San Francisco’s Race Games The school board is set to eliminate merit exams for admission to an acclaimed school.

https://www.wsj.com/articles/san-franciscos-race-games-11612571242?mod=opinion_lead_pos4

First, George Washington and Abe Lincoln get the boot as school names. Now academic achievement will soon be history. The progressive beat goes on in San Francisco, where the school board next week is expected to consider a resolution abolishing merit exams and high grade point averages for admission to Lowell High School.

Named for 19th-century poet and abolitionist James Russell Lowell, the school is a nationally known beacon of excellence. Lowell is also among the 44 schools whose names the school board recently voted to change because Lowell’s references to African-Americans are regarded as insufficiently enlightened by today’s standards.

One school board commissioner, Alison Collins, has called merit-based admissions “racist.” The real problem progressives have with Lowell is that too many Asian-Americans are passing the entrance exam. But it’s perverse to penalize Asian-Americans because other children do less well on tests.

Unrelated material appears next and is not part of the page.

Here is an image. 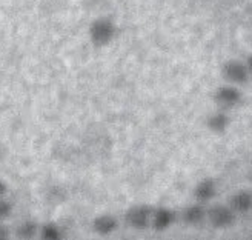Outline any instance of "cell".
<instances>
[{"label":"cell","instance_id":"6da1fadb","mask_svg":"<svg viewBox=\"0 0 252 240\" xmlns=\"http://www.w3.org/2000/svg\"><path fill=\"white\" fill-rule=\"evenodd\" d=\"M116 33H117V28L114 22L108 17H100V19H95L91 27H90V40L95 45V46H106L109 45L112 40H114L116 37Z\"/></svg>","mask_w":252,"mask_h":240},{"label":"cell","instance_id":"7a4b0ae2","mask_svg":"<svg viewBox=\"0 0 252 240\" xmlns=\"http://www.w3.org/2000/svg\"><path fill=\"white\" fill-rule=\"evenodd\" d=\"M237 214L229 208V205L216 204L206 209V220L216 230H226L235 223Z\"/></svg>","mask_w":252,"mask_h":240},{"label":"cell","instance_id":"3957f363","mask_svg":"<svg viewBox=\"0 0 252 240\" xmlns=\"http://www.w3.org/2000/svg\"><path fill=\"white\" fill-rule=\"evenodd\" d=\"M153 206L149 205H134L126 212V223L134 230H148L151 226V217H153Z\"/></svg>","mask_w":252,"mask_h":240},{"label":"cell","instance_id":"277c9868","mask_svg":"<svg viewBox=\"0 0 252 240\" xmlns=\"http://www.w3.org/2000/svg\"><path fill=\"white\" fill-rule=\"evenodd\" d=\"M221 74L231 85H245L251 77V69L240 60H228L223 65Z\"/></svg>","mask_w":252,"mask_h":240},{"label":"cell","instance_id":"5b68a950","mask_svg":"<svg viewBox=\"0 0 252 240\" xmlns=\"http://www.w3.org/2000/svg\"><path fill=\"white\" fill-rule=\"evenodd\" d=\"M214 102L223 109L235 108L242 102V91L235 85H223L217 88V91L214 93Z\"/></svg>","mask_w":252,"mask_h":240},{"label":"cell","instance_id":"8992f818","mask_svg":"<svg viewBox=\"0 0 252 240\" xmlns=\"http://www.w3.org/2000/svg\"><path fill=\"white\" fill-rule=\"evenodd\" d=\"M177 220V214L166 206H160L153 209L151 217V228L154 231H166L169 226Z\"/></svg>","mask_w":252,"mask_h":240},{"label":"cell","instance_id":"52a82bcc","mask_svg":"<svg viewBox=\"0 0 252 240\" xmlns=\"http://www.w3.org/2000/svg\"><path fill=\"white\" fill-rule=\"evenodd\" d=\"M119 230V219L112 214H100L93 220V231L98 236H111Z\"/></svg>","mask_w":252,"mask_h":240},{"label":"cell","instance_id":"ba28073f","mask_svg":"<svg viewBox=\"0 0 252 240\" xmlns=\"http://www.w3.org/2000/svg\"><path fill=\"white\" fill-rule=\"evenodd\" d=\"M217 196V183L214 179H201L194 188V199L198 204H208Z\"/></svg>","mask_w":252,"mask_h":240},{"label":"cell","instance_id":"9c48e42d","mask_svg":"<svg viewBox=\"0 0 252 240\" xmlns=\"http://www.w3.org/2000/svg\"><path fill=\"white\" fill-rule=\"evenodd\" d=\"M229 208L235 214H245L252 209V194L248 189H242V191H237L231 196L229 199Z\"/></svg>","mask_w":252,"mask_h":240},{"label":"cell","instance_id":"30bf717a","mask_svg":"<svg viewBox=\"0 0 252 240\" xmlns=\"http://www.w3.org/2000/svg\"><path fill=\"white\" fill-rule=\"evenodd\" d=\"M183 222L186 225H191V226H195V225H200L206 219V208L201 205V204H195V205H191L188 206L185 211H183Z\"/></svg>","mask_w":252,"mask_h":240},{"label":"cell","instance_id":"8fae6325","mask_svg":"<svg viewBox=\"0 0 252 240\" xmlns=\"http://www.w3.org/2000/svg\"><path fill=\"white\" fill-rule=\"evenodd\" d=\"M206 126L216 134H223L226 130H228L229 126V117L226 112L223 111H219V112H214L211 114L206 120Z\"/></svg>","mask_w":252,"mask_h":240},{"label":"cell","instance_id":"7c38bea8","mask_svg":"<svg viewBox=\"0 0 252 240\" xmlns=\"http://www.w3.org/2000/svg\"><path fill=\"white\" fill-rule=\"evenodd\" d=\"M40 225L35 220H23L16 230V234L22 240H32L37 234H39Z\"/></svg>","mask_w":252,"mask_h":240},{"label":"cell","instance_id":"4fadbf2b","mask_svg":"<svg viewBox=\"0 0 252 240\" xmlns=\"http://www.w3.org/2000/svg\"><path fill=\"white\" fill-rule=\"evenodd\" d=\"M39 234H40V240H63L62 228L57 223H53V222L42 225Z\"/></svg>","mask_w":252,"mask_h":240},{"label":"cell","instance_id":"5bb4252c","mask_svg":"<svg viewBox=\"0 0 252 240\" xmlns=\"http://www.w3.org/2000/svg\"><path fill=\"white\" fill-rule=\"evenodd\" d=\"M12 211H14V205H12L9 200L0 197V220L8 219L12 214Z\"/></svg>","mask_w":252,"mask_h":240},{"label":"cell","instance_id":"9a60e30c","mask_svg":"<svg viewBox=\"0 0 252 240\" xmlns=\"http://www.w3.org/2000/svg\"><path fill=\"white\" fill-rule=\"evenodd\" d=\"M0 240H9V231L3 226H0Z\"/></svg>","mask_w":252,"mask_h":240},{"label":"cell","instance_id":"2e32d148","mask_svg":"<svg viewBox=\"0 0 252 240\" xmlns=\"http://www.w3.org/2000/svg\"><path fill=\"white\" fill-rule=\"evenodd\" d=\"M5 191H6V185L3 182H0V197L5 194Z\"/></svg>","mask_w":252,"mask_h":240}]
</instances>
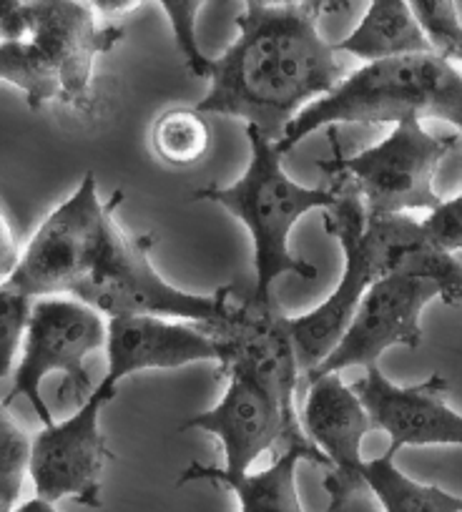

That’s especially true in a public school system that does such a poor job teaching children of color at most of its schools. Last year the nonprofit Brightbeam put out a report called “The Secret Shame: How America’s Most Progressive Cities Betray Their Commitment to Educational Opportunity for All.” The report says that in San Francisco “70% of white students are proficient in math, compared to only 12% of black students reaching proficiency—a 58-point gap.”

The underperformance of black and Latino children in so many American public schools should be a national scandal. Instead, the response from elite universities and New York City’s high-performing public schools has been to disguise the problem by setting de facto admissions quotas for Asian-American students no matter their superior qualifications.